Device memory VS Shared memory

Which one is faster to access within the kernel?

Thanks a lot. :D

“Device” memory is the same as “global” memory. It’s unfortunate that there’s this discrepancy in terminology. I’m sure you know global memory is much slower than shared.

I haven’t figure out how to fit the data into shared memory, so I use device memory as the input and out of the kernel. By acomparing the time between CUDA code and CPU code(same algorithm), the performance got enhanced 4 times. So I bring out the questions, what’s the performance difference between shared memory and global memory.

Thanks a lot for the answer.

all input to a kernel goes through global memory. shared memory is filled inside a kernel, the acces to this shared memory is much faster (almost as fast as accessing a register). It is however only beneficial if threads have to work together or acess the same values from global memory to use shared memory.
You can find plenty of uses for shared memory in the SDK examples.

If the memory you need to access is read-only on the GPU side, you may also want to look at constant memory.

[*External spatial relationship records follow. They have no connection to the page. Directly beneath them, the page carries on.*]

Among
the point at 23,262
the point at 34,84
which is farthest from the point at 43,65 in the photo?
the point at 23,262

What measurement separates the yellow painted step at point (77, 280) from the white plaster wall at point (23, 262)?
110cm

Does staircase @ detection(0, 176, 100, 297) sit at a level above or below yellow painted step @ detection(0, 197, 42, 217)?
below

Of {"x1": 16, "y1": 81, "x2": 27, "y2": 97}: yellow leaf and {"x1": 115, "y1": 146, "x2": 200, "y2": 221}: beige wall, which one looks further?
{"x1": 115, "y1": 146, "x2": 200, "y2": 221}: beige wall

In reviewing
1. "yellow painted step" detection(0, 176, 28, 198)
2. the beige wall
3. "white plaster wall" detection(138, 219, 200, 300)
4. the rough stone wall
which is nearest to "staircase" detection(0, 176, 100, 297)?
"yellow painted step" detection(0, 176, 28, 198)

This is global memory, more than shared memory (64 K vs 16 K), but cached, can be read and written from the host and read from the device. I used it very beneficially in one case, being able to stuff data into constant memory for a speedup increase from roughly 20x to 680x ! (vs CPU). Beyond that, global memory is VERY slow, but whether that really hurts performance, depends on your memory access patterns. The idea of having many threads running in parallel on the GPU is to hide memory latencies. In another example where my amount of “constant” data is so large that it barely fits in global memory, I can still achieve speedups up to 250x (vs CPU), because the latencies can be hidden well enough. CPU codes are optimized as much as possible, so the speedups are quite reasonable (GPU: 9800GT)